Graham Greene may have been describing another port city poised on another ocean on the other side of the African continent when he wrote "The Heart of the Matter". A city stretched along the sea, steeped with intrigue and back street conversations carried out under the cover of darkness, the edgy undercurrent of a port town constantly welcoming a surge of strangers with each boat that docks at its shore.
The city in Greene's novel was left unnamed but the author later identified it as Freetown, Sierra Leone. But the city I imagined in my head is exactly what met my eyes on turning up in Stone Town, the labyrinthine capital of Zanzibar.
Nowhere was this impression stronger than from the two rooftop restaurants at which I had dinner on my two evenings in the city - the Rooftop Restaurant at Emerson Spice and the Tea House Restaurant atop its sister hotel Emerson on Hurumzi a few doors down. Two restaurants I would return to in a heartbeat!
Everyone can recognise a special restaurant when they come across it. It somehow has that quality that just makes everything work. For the Rooftop at Emerson Spice it was not just the spectacular view overlooking Stone Town's elegant crumbling old buildings covered in rusty corrugated iron roofs, but a refreshingly different menu that easily is among the most inventive I have eaten in the past couple of years.
Personal highlights for me were Zanzibar's favourite sundowner - Dawa - made from muddled lime, local honey and the popular Tanzanian-brewed sugarcane gin called Konyagi. Anyone who likes their drinks strong and sweet will love this. As a non-beer drinker, this was definitely my tipple of choice during my trip to Zanzibar.
The multi-course tasting menu at the Rooftop at Emerson Spice presents a daily changing selection of dishes made from locally caught fish (the hotel apparently has its own boat), and chicken, veggies and eggs sourced from a local farm. Two absolute stunners at our dinner were a dish of Zanzibar Sweet & Sour Chicken, served with a aubergine salad and beetroot rice that had just the right sweet metallic note that comes with well-cooked beetroot, and a dessert that I could easily have eaten three platefuls of. The dessert was a trio of sweetly spiced creations - an icy cool saffron givre (sorbet), served with a spiced fruit salad and nutmeg-scented tende (date biscuit). It was heaven on a plate!
The Tea House at Emerson on Hurumzi is something else altogether. The billowing silk-roofed restaurant is inspired by Zanzibar's Middle Eastern heritage and serves a Persian-inspired menu. The restaurant is set up almost like a majlis, with floor level cushioned seats and low wooden tables set out in-front of diners (although a few regular tables are available for those who don't find low seating comfortable for an entire meal.)

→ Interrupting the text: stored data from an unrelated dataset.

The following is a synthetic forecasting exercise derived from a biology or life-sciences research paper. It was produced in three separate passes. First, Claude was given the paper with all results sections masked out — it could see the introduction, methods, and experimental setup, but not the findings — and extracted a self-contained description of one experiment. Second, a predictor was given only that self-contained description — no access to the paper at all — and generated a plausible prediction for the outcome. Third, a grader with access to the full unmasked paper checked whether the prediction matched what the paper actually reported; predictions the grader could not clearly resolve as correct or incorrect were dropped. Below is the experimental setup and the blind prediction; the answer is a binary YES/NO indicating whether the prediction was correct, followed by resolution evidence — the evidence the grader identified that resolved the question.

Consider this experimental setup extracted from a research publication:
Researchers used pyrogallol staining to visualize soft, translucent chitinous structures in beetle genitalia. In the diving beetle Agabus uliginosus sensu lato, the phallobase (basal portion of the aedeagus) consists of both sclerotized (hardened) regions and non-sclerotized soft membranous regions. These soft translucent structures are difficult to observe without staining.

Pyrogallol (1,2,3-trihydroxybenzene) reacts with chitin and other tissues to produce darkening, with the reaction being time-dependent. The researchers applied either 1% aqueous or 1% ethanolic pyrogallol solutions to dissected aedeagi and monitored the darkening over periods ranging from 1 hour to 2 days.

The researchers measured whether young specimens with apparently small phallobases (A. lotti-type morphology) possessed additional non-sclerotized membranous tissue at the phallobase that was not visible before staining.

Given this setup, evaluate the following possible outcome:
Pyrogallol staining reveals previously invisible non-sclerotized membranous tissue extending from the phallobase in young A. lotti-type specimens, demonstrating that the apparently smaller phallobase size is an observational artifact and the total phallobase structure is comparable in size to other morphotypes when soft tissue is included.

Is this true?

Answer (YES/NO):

The meal is conceptualised around a Zanzibari wedding banquet or "soro" - served by friends of the bride and groom to the happy couple on their wedding night, usually accompanied by singing and crowds wearing colourful kangas (traditional African garments woven through with special proverbs. At a wedding these proverbs usually dispense advice on living a happily married life or messages of love).
While there was no singing at our dinner (which was another delicious and laid back multi-course affair), there was an atmospheric soundtrack provided by the adhan going off at sunset in all of Stone Town's many mosques, church bells during the evening Angelus, followed by the rhythmic chanting of Hindu prayers at the city's local temple - a fine example of Stone Town's lively cultural mix.
There was of course some more Dawa at sundown followed by a thick tende sherbet made with milk, dates and honey that provided the perfect counterpoint to the richly spiced menu of shrimp with tamarind, an absolutely amazing beetroot hummus, Persian pilao, tender goat curry that gave way with the slightest touch of a fork, and spiced sambusa with hibiscus mbirimbi chutney for dessert - among other delights.
We were lucky to have an unnaturally red moon make an appearance on both evenings, but even without that little detail those two evenings will be among the most magical and memorable dinners I have ever enjoyed.
Both dinners were organised as part of hosted stays at Emerson Spice and Emerson on Hurumzi, where we spent a night each during our trip. But if I ever head to Zanzibar again (which I very much hope to do!) I can honestly say I would not consider staying anywhere else in Stone Town.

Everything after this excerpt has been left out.